Direkçi, 2023 hedefinin sadece 500 milyar dolar ihracat sloganıyla değil, katılımcı ve çağdaş demokrasinin, sağlıklı ve tok insanların, üstün ve adil hukukun egemen olacağı, mevcut toprakları üzerinde yıldızı parlayan bir Türkiye Cumhuriyeti olarak hedeflenmesi gerektiğini dile getiren Direkçi, şunları kaydetti:
"Sadece ekonomik büyüklükte değil, markalaşma, Ar-Ge, yenileşim, rekabetçilik gibi uluslararası sıralamalarda da dünyada ön sıralarda olmak zorundayız. Bunu ancak ülkemizi yönetenler başta olmak üzere, birbirimizi dinleyerek, anlayarak, paylaşarak ve aynı hedefte çok çalışarak gerçekleştirebiliriz."

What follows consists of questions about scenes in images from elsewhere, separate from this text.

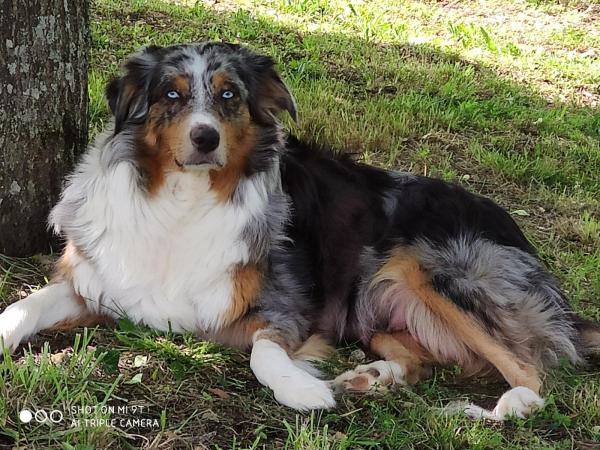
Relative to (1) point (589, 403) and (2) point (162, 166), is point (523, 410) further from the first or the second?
(2) point (162, 166)

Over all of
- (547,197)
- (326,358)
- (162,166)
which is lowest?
(326,358)

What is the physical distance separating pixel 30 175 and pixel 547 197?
3.96m

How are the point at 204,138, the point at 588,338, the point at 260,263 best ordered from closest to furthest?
the point at 204,138 → the point at 260,263 → the point at 588,338

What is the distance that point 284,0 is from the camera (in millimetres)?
9859

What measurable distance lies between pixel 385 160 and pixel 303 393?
327cm

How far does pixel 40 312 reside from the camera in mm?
3637

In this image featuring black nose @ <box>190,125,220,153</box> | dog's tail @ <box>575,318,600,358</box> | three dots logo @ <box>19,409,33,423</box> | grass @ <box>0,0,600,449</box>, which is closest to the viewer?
three dots logo @ <box>19,409,33,423</box>

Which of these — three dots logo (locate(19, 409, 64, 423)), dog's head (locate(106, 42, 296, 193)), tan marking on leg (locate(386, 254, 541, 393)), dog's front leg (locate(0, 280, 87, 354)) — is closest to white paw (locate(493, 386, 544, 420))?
tan marking on leg (locate(386, 254, 541, 393))

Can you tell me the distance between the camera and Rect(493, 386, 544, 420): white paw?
3.47 metres

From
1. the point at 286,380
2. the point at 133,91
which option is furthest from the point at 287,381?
the point at 133,91

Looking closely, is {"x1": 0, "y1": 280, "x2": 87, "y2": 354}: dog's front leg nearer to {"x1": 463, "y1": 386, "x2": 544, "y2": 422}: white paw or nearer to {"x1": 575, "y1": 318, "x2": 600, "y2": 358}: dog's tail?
{"x1": 463, "y1": 386, "x2": 544, "y2": 422}: white paw

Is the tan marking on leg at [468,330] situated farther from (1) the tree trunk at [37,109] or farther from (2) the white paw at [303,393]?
(1) the tree trunk at [37,109]

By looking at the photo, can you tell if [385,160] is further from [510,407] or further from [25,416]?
[25,416]

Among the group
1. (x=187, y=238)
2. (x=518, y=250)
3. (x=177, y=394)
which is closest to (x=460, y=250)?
(x=518, y=250)
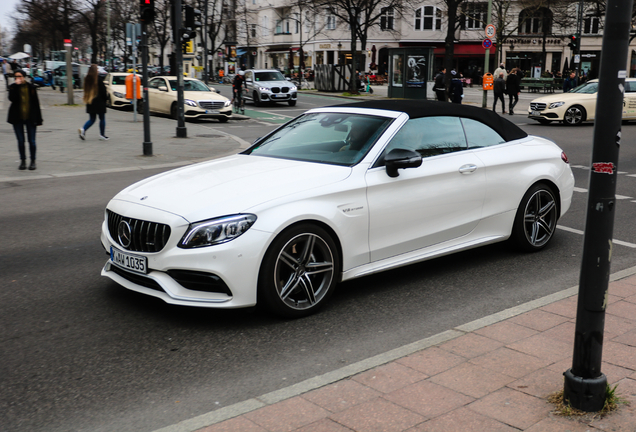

Kal-Der Yönetim Kurulu Başkanı Hamdi Doğan da derneklerinin, kalite anlaşışının tüm ülkeye yayılması için çaba gösteren bir sivil toplum örgütü olduğunu ifade ederek, "Temel hedefimiz; Türkiye'nin yaşam kalitesini artırmaktır" dedi.
Doğan, Türkiye'nin sıçrama yaparak gerçekleştirdiği iyileşmelerle fark yaratması gereken bir noktada olduğunu vurgulayarak, "Ancak farklılıkları sınırlayan, kısıtlayan değil, farklılıkların gelişmenin belirleyicisi olduğu bir yönetim anlayışına ihtiyaç vardır" görüşünü dile getirdi.
Bursa Valisi Şahabettin Harput da kalite ve başarının birbirinin tamamlayıcısı olduğunu, fark yaratanların aynı zamanda iz bırakanlar olarak unutulmadığını söyledi.
Harput, bu kavramların aynı zamanda hayati derecede önem taşıdığını vurgulayarak, "Bu acımasız rekabet ortamında fark yaratamazsanız, sizi tarihin derinliklerine gömerler" değerlendirmesinde bulundu.
Sempozyum, yarın sona erecek.
(AA)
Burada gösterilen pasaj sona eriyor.